Bill used design software but says nothing replaces his manual timing for this mold. “No program can fully simulate that yet,” Bill says. “The design matters, but the real challenge is machining everything accurately, so it fits together perfectly the first time.” He notes that fitting the mechanical pieces and shutoffs was the toughest part. If anything’s off, figuring out the mismatch is a headache, so they aim to get it right up front.
Manual hand-fitting and CMM checks ensured the impeller mold’s complex components aligned with micron-level precision.
The radial, double-action slides couldn’t just be pushed together and closed. Normally, he could assemble parts on a table outside the mold’s base, but not here. Everything is located on the B side, so he flipped the A side upside down to drive hydraulics from the B side to the A side and then got creative to ensure all the pieces lined up with the base, aligning ribs split between the core and slides. The tool’s size — long and circular — made it hard to hold and align. He used square blocks and shims, adjusting piece by piece by hand, recutting or grinding as needed. If something bumped, he’d start over, circling the mold until everything fit.
“For this mold, Sasha added a threaded rod stop with a nub for forward timing, leaving slight clearance that I tuned by hand. If the base shifts, everything adjusts, so I check it first, then fit the rest,” Bill says.
“We took a difficult mold and made it more difficult, but the end product is better.”
The ribs were burned and machined at high speed, using coordinate measuring machines (CMMs) for critical dimensions. For the 43-inch base, which is too big for the CMM, they analyzed it separately.
“Our two CMMs set inspection files for quality checks. I measure against a zero point, not absolute size, telling me if I’m plus or minus steel and by how much (e.g., half a thousandth). I might request shutoffs slightly oversized to stay steel safe, adjusting after initial runs,” Bill says. Basically, the CMM shows if Bill’s heavy or light on steel where parts meet, guiding his adjustments — whether to cut, grind or hand-fit.

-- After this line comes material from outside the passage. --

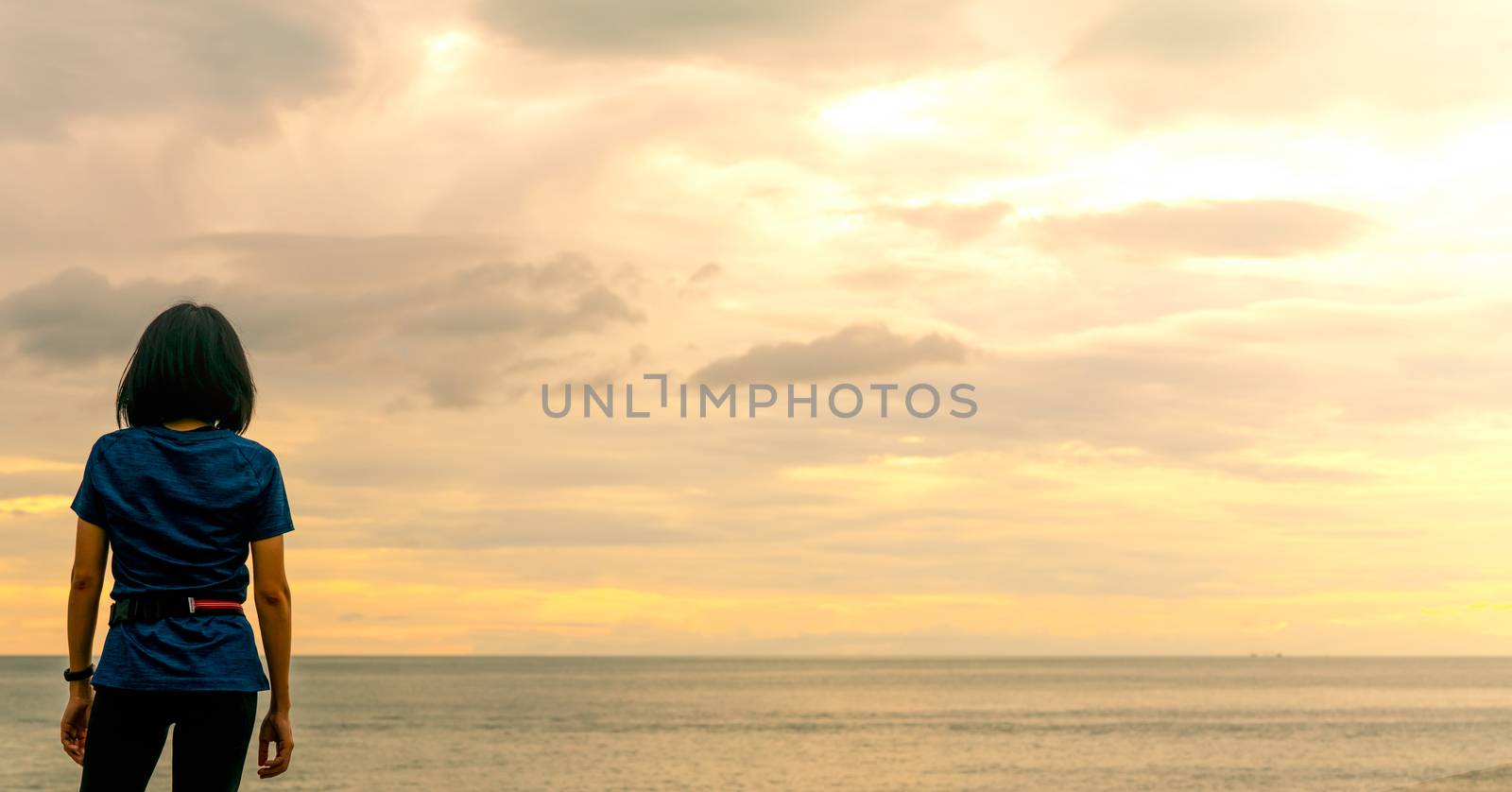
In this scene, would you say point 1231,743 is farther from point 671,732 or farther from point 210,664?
point 210,664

The mold produces impeller fan parts approved for high-performance use, serving as a model for future designs and decades of production runs.
The Results
After assembly, they shoot a part, and if it looks good, everyone’s happy. They measure it, tweak a few dimensions if needed, and move forward. Randy sought approval from the customer in Germany, which took a few months, followed by a 16-week build. “Normally, molds like this one take months of trial and error to sort out problems before measuring, doubling the time from start to production. But this team’s experience with complex molds cuts that down,” Randy says.

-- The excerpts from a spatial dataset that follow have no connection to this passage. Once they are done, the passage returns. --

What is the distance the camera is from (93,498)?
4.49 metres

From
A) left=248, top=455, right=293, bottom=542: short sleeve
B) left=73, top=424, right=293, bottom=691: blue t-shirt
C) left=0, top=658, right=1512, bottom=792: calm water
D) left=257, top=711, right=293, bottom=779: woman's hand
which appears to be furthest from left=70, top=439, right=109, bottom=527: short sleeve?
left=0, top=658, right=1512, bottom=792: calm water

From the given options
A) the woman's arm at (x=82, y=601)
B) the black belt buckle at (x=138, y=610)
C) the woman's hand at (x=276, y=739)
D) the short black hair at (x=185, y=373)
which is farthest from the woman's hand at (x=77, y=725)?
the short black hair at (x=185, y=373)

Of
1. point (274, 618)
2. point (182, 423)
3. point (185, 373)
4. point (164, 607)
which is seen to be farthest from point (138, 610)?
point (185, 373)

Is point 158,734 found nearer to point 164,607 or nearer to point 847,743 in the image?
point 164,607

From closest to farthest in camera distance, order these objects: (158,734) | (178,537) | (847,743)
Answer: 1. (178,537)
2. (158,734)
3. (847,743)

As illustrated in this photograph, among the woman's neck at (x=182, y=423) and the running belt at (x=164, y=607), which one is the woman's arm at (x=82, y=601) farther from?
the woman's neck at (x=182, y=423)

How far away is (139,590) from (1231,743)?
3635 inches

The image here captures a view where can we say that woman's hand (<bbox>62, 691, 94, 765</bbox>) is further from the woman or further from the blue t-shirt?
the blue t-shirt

Watching this mold run was exciting. Bill felt a weight lift off his shoulders. The team credits this project’s success to skill and collaboration. Usually, the team suggests changes to simplify parts and cut costs. Customers ask, “Can you make this?” They reply, “Yes, but it’s expensive — here’s how to make it cheaper.” In this case, the customer pushed back, saying, “Make it harder; it’ll be better.” So they did.
“It’s a pricier mold, but it performs better! The customer plans to run it for a decade, producing countless parts and using it as a model for future designs. Customers love proving concepts like this, setting the stage for 20 years of similar projects,” Randy says.